> **EXCERPTED PASSAGE**:
########################################

Electric vehicles are selling fast. But unless people change how they get around, the demand for battery materials threatens its own environmental disaster.
Blue and yellow colored pools of brine containing lithium carbonate and mounds of salt biproduct stretch through a...
Pools of brine containing lithium carbonate and mounds of salt bi-product stretch through a lithium mine in the Atacama Desert in Chile.Photograph: John Moore/Getty Images

Humanity may not exactly be winning its battle to avert climate change, but the electrification of cars has begun to look like a success story. Ten percent of new passenger vehicles sold around the world last year were electric, powered by batteries instead of gasoline—the extraction of which costs the world not only in noxious carbon emissions, but in local environmental damage to the communities on the front lines. 

Still, that revolution has its own dirty side. If the goal is to electrify everything we have now, ASAP—including millions of new trucks and SUVs with ranges similar to gas-powered models—there will be a massive increase in demand for minerals used in batteries like lithium, nickel, and cobalt. That means a lot more holes in the ground—nearly 400 new mines by 2035, according to one estimate from Benchmark Minerals—and a lot more pollution and ecological destruction along with them. It’s why a new study published today by researchers associated with UC Davis tries to map out a different path, one where decarbonization can be achieved with less harm, and perhaps faster. It starts with fewer cars.

The analysis focuses on lithium, an element found in almost every design of electric car batteries. The metal is abundant on Earth, but mining has been concentrated in a few places, such as Australia, Chile, and China. And like other forms of mining, lithium extraction is a messy business. Thea Riofrancos, a political scientist at Providence College who worked on the research project, knows what hundreds of new mines would look like on the ground. She has seen what a falling water table near a lithium mine does to drought conditions in the Atacama desert and how indigenous groups have been left out of the benefits of extraction while being put in the way of its harms.

########################################

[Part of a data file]
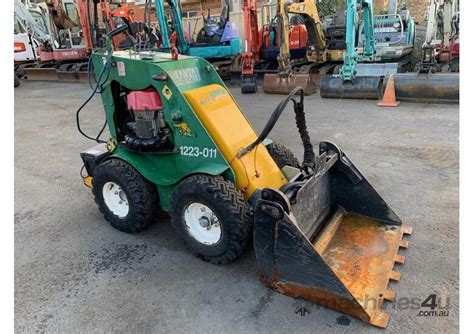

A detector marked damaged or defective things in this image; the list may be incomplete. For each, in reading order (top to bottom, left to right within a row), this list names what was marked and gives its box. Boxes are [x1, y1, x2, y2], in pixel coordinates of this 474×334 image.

rusty bucket surface [262, 72, 318, 94]
rusty bucket surface [254, 142, 412, 328]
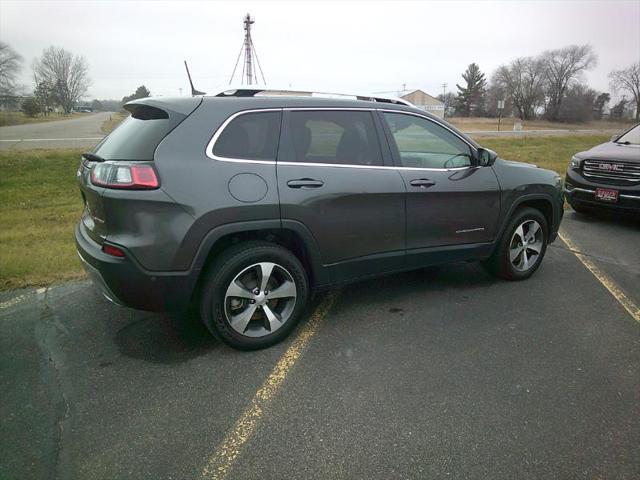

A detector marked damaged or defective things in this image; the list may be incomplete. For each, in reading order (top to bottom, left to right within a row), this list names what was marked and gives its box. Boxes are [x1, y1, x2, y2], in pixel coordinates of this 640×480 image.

cracked pavement [1, 211, 640, 480]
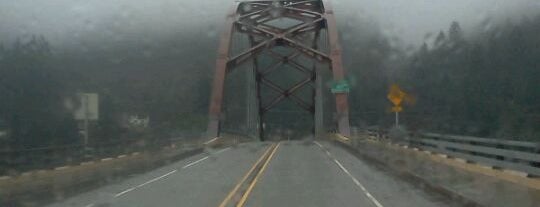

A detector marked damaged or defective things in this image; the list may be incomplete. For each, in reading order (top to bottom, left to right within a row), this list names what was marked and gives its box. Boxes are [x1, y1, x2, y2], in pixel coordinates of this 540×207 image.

rusty metal surface [205, 0, 352, 139]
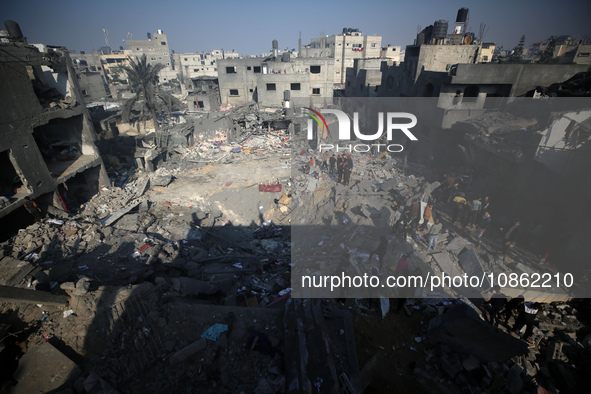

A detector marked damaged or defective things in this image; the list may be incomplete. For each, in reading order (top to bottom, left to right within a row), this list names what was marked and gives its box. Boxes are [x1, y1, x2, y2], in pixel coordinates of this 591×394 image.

damaged multi-story building [0, 21, 108, 240]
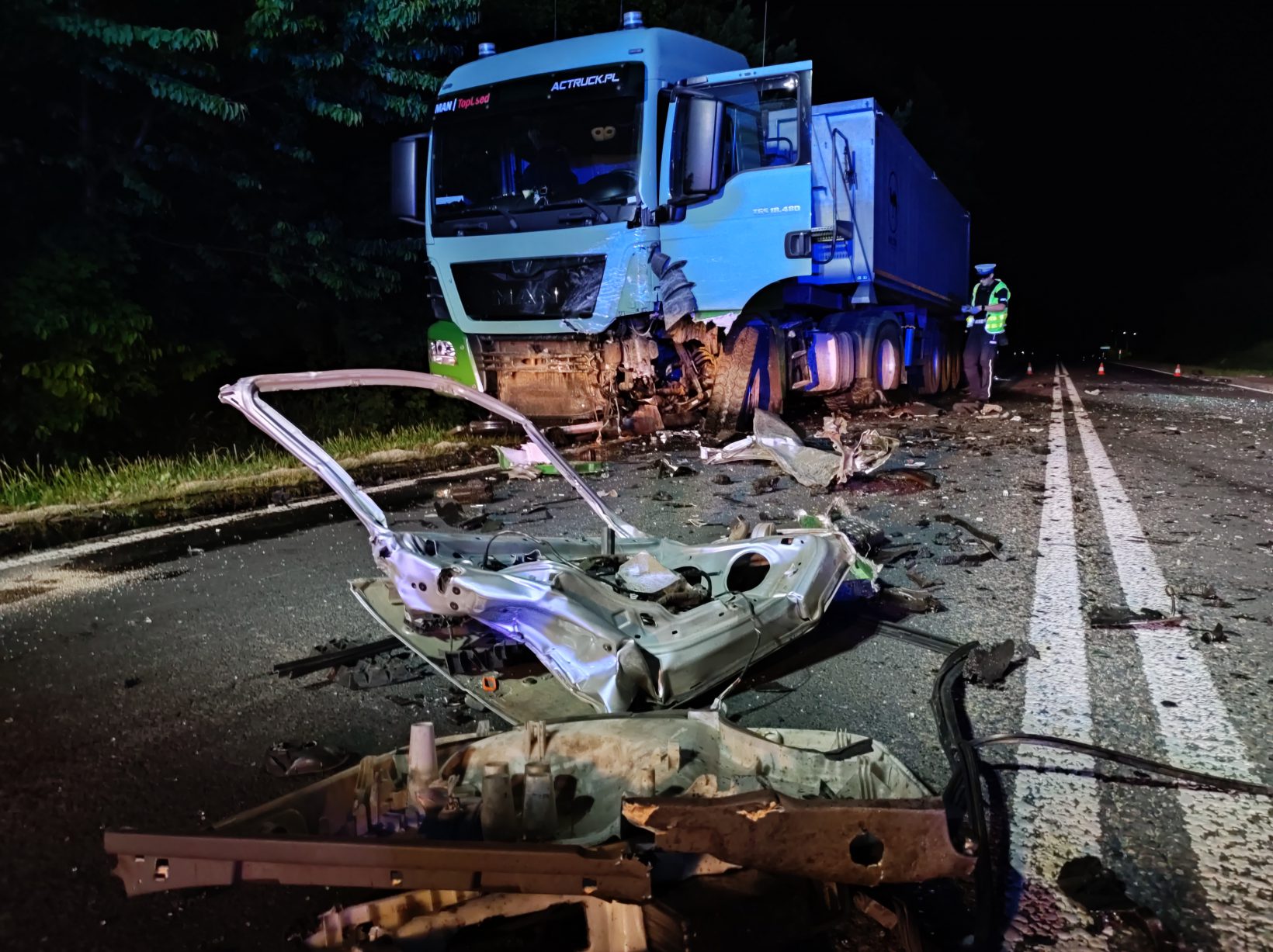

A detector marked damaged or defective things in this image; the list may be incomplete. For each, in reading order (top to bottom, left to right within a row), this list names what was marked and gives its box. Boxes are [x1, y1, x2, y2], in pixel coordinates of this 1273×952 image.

damaged truck front [392, 16, 967, 430]
damaged truck front [219, 371, 876, 722]
crumpled metal panel [221, 371, 876, 712]
rusty metal part [104, 835, 651, 901]
rusty metal part [626, 789, 972, 885]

########################################

> **PROBLEMS TO SOLVE**:
1. Write out the stretch of the article on electric vehicles and battery minerals from "Humanity may not" through "the front lines.".
2. Answer these questions from the article on electric vehicles and battery minerals:
(a) What share of new passenger vehicles sold around the world last year were electric?
(b) How many new mines by 2035 does the estimate from Benchmark Minerals call for?
(c) At which institution does Thea Riofrancos work?

> **ANSWERS FOR THE TASKS**:
1.
Humanity may not exactly be winning its battle to avert climate change, but the electrification of cars has begun to look like a success story. Ten percent of new passenger vehicles sold around the world last year were electric, powered by batteries instead of gasoline—the extraction of which costs the world not only in noxious carbon emissions, but in local environmental damage to the communities on the front lines.

2.
(a) Ten percent
(b) Nearly 400
(c) Providence College